Design Trade-offs & Decisions

  1. Hybrid Rendering (Server + Client Components): The dashboard page (/dashboard) is structured using a hybrid approach. The main page is a Next.js Server Component that acts as a static shell, while the interactive content is encapsulated in a Client Component (DashboardContent). This aligns with the modern Next.js App Router paradigm and provides a good foundation for future optimizations. The trade-off for simplicity in this iteration is that initial data is still fetched on the client. A future enhancement would be to fetch the initial decision list within the Server Component to leverage full SSR for a faster initial page load.

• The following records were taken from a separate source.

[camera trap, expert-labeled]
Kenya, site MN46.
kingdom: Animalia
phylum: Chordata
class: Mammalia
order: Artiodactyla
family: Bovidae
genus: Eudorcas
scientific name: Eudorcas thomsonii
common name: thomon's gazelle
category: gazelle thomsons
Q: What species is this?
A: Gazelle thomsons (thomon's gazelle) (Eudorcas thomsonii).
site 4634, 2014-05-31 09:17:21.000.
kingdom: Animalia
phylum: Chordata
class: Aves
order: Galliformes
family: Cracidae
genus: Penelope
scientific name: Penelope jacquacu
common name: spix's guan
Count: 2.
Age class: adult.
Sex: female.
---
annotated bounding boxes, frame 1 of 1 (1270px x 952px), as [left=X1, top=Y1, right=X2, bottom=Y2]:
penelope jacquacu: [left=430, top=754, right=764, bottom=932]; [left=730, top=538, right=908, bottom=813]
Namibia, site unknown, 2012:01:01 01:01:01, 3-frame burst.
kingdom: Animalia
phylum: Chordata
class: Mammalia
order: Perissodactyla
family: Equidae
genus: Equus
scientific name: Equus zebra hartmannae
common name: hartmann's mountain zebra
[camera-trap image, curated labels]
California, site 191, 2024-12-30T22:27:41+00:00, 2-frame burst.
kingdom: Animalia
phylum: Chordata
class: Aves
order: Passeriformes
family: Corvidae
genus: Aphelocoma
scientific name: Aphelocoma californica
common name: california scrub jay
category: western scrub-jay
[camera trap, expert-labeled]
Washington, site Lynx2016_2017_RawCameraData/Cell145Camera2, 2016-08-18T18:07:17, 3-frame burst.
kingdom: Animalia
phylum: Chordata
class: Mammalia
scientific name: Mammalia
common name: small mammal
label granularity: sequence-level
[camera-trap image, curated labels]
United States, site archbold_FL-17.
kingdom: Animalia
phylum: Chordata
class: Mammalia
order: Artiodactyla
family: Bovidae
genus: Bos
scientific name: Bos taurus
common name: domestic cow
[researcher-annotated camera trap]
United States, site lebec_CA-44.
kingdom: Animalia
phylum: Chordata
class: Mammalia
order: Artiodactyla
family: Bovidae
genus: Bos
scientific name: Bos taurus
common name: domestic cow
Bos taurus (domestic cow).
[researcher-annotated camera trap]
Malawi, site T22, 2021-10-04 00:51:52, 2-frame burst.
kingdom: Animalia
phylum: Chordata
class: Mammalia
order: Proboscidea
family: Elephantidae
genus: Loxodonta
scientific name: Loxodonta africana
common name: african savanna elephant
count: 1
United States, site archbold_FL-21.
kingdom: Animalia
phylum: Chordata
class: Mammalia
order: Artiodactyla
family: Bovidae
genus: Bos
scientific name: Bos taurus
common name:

  2. Data Fetching (fetch vs. React Query): The native fetch API was used for API communication to keep the dependency footprint minimal. While a library like React Query offers powerful features like caching, automatic refetching, and request deduplication, it would have been an over-engineering for this project's simple data requirements. Using fetch directly provided sufficient functionality and full control over the data flow without adding another library.

  3. Authentication Token Storage (localStorage): For session persistence, a mock authentication token is stored in localStorage. This choice was made for its simplicity and effectiveness in a client-rendered application. It allows the user's session to survive page reloads. The trade-off is that localStorage is vulnerable to XSS attacks. In a production application with real user data, storing tokens in an HttpOnly cookie would be a more secure alternative.

  4. State Management (Zustand): Zustand was chosen over local state (useState/useReducer) or a heavier library like Redux. It provides a simple, unopinionated API for centralized state management that is easy to reason about without the boilerplate of traditional Flux architectures. This was ideal for sharing state between the DecisionCard, DecisionTable, and DecisionDrawer without prop-drilling.

  5. Styling (Tailwind CSS): Tailwind CSS was used for its utility-first approach, which allows for rapid UI development and easy maintenance. It avoids the need for separate CSS files and the context-switching that comes with them, keeping the component logic and its styling co-located.